## WHAT IS EXPECTED:
Give back the exact lines of the material below from the one containing "Hopping Love: Romantic" through the one containing "7 PREGUNTAS DEL", and no pictures.

## SUPPLIED ENTRIES:
++++++

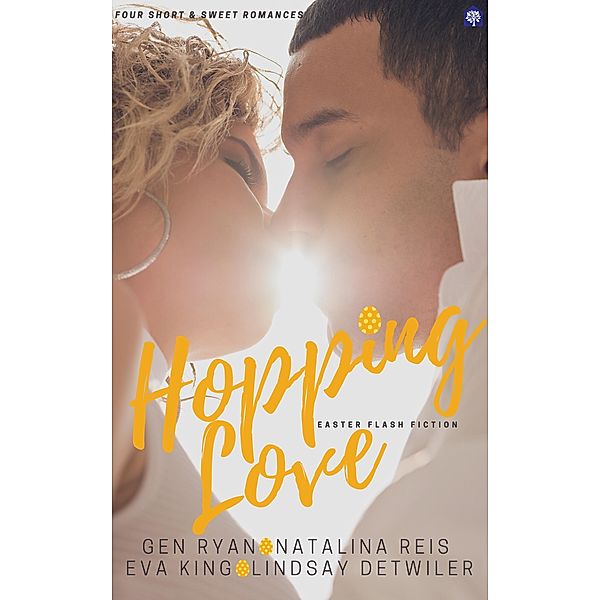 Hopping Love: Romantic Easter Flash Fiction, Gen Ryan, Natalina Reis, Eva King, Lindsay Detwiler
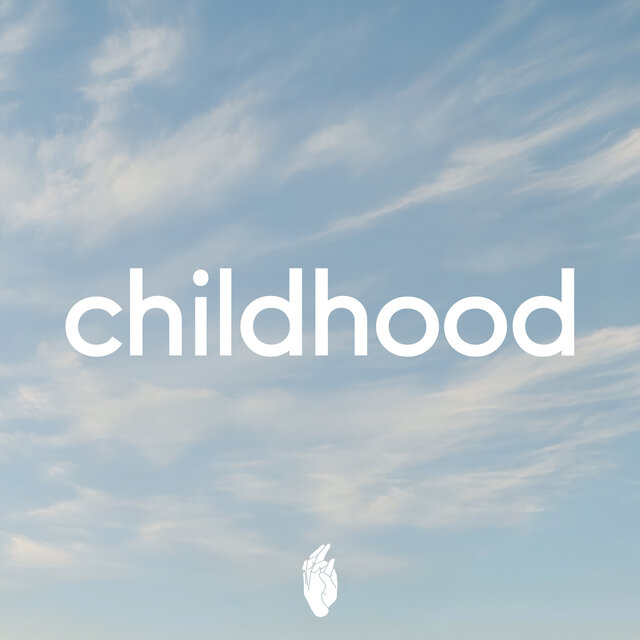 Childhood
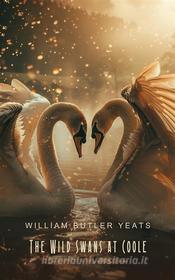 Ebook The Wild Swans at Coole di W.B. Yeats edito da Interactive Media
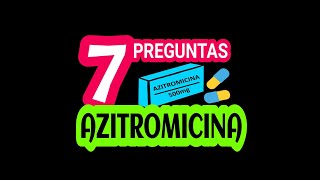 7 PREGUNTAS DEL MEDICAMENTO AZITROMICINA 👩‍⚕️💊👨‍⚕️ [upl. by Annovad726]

++++++

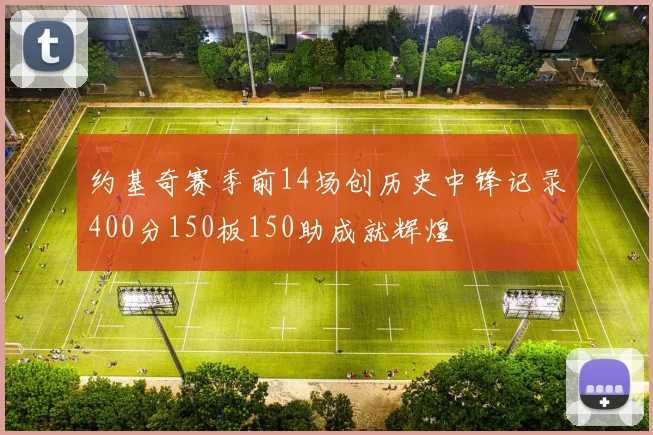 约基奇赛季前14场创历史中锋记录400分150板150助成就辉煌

++++++

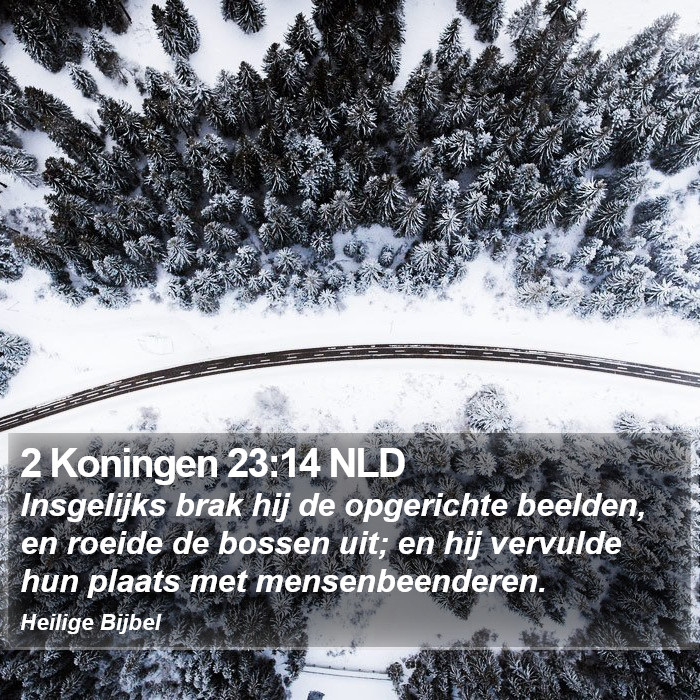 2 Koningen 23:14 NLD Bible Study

++++++

## ANSWER FOR THIS EXERCISE:
 Hopping Love: Romantic Easter Flash Fiction, Gen Ryan, Natalina Reis, Eva King, Lindsay Detwiler
 Childhood
 Ebook The Wild Swans at Coole di W.B. Yeats edito da Interactive Media
 7 PREGUNTAS DEL MEDICAMENTO AZITROMICINA 👩‍⚕️💊👨‍⚕️ [upl. by Annovad726]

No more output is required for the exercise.